SUPPLIED TEXT:
Although biolubricants currently cover only about 3 % of the market, experts expect positive development for the future.
Expertise from bio- and engineering sciences is also in demand in the bio-energy sector, especially when involving the enhancement of efficiency in the engineering of biogas facilities. A primary key to profitable operation is particularly the extraction of a maximum of energy from a minimum of biomass (see section “”). From the view of experts, there is still particularly great potential for improvements, especially in production and process engineering – above all in the interlinking of individual process steps. The further development of measurement and control technology, moreover, is also of great significance toward optimizing the fermentation process. An additional major technical challenge exists with respect to engines used in linked combined heat and power plants (CHP), where these facilities must operate also in interval mode and not in uninterrupted mode only. For these engines, change from idle to full-load operation is indeed technically challenging. Furthermore, owing to stagnation in demand for new plant facilities, many biogas plant engineers are focussing more on the international market. It is especially in Italy that this demand has sharply risen owing to state incentives. In France, Denmark, and a number of eastern European countries, to be sure, the demand for German biogas plant engineering companies as exporters is great.

RECORDS:
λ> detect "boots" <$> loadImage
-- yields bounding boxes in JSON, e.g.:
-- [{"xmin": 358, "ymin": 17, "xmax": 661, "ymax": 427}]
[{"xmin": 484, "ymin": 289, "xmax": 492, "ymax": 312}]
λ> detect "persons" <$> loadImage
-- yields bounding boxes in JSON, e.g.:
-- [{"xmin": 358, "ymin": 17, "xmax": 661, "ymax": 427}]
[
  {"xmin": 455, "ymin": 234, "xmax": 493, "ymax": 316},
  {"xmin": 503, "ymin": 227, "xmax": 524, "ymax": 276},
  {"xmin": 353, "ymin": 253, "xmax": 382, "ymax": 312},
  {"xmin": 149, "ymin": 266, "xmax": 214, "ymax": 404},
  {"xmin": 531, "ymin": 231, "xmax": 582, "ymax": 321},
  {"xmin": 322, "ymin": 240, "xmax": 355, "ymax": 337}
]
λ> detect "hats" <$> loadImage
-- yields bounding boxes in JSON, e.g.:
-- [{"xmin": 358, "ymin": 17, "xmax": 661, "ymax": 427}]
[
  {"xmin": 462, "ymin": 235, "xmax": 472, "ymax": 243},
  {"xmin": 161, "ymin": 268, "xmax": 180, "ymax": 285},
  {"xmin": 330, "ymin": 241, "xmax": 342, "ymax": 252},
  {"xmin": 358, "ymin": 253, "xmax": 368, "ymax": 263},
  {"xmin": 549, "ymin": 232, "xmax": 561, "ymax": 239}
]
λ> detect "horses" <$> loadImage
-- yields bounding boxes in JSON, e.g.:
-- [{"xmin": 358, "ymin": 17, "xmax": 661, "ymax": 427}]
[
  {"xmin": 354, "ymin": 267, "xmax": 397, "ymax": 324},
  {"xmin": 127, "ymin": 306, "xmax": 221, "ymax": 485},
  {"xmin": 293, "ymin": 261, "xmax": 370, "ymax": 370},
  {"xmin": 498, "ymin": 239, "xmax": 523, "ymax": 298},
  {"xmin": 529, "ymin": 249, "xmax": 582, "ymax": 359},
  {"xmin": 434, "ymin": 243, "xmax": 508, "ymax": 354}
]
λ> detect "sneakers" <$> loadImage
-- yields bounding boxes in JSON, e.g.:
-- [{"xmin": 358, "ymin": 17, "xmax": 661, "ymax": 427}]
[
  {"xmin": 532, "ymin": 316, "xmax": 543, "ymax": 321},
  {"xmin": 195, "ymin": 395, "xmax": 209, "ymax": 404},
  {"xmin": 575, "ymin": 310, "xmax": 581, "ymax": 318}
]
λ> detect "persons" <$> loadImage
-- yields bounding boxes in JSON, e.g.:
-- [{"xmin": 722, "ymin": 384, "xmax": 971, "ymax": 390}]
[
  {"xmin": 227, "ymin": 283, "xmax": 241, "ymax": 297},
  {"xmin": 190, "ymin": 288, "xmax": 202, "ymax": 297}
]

EXERCISES:
**a.** List every country the passage on biogas plant engineering names.
**b.** Continue the passage on biolubricants and biogas plant engineering from its final sentence.
The data on this page come from a different source than the passage.

THE RESPONSES:
**a.** Italy, France, Denmark

**b.**
In response to growing demand for bio-based plastics, production engineering has adapted to new requirements, which has led to further developments in injection moulding and related processes. This has involved, for example, composites with natural-fibre reinforcement, and wood-plastic composites. In 2012, 350,000 tons of these hybrid components were manufactured. Not least owing to these developments, Germany represents the most important European market for such products. It can also show a growing list of producers active in this market. Also involved here are numerous research institutions at work on new developments in plastics and wood technologies.
A major challenge involved in the production of bio-based and non-bio-based components is always the requirement for three-dimensional moulding of such parts. This is because wood and natural fibres are less dense than classic mineral fillers and reinforcement materials – a fact which must be considered especially for larger construction components and for light structures. Issues such as these are investigated, for example, at the South German Plastics Centre – one of the four Competency Centres funded by the BMEL in the context of the Biopolymer Network, for development of enhanced processes for treatment of bio-based plastics.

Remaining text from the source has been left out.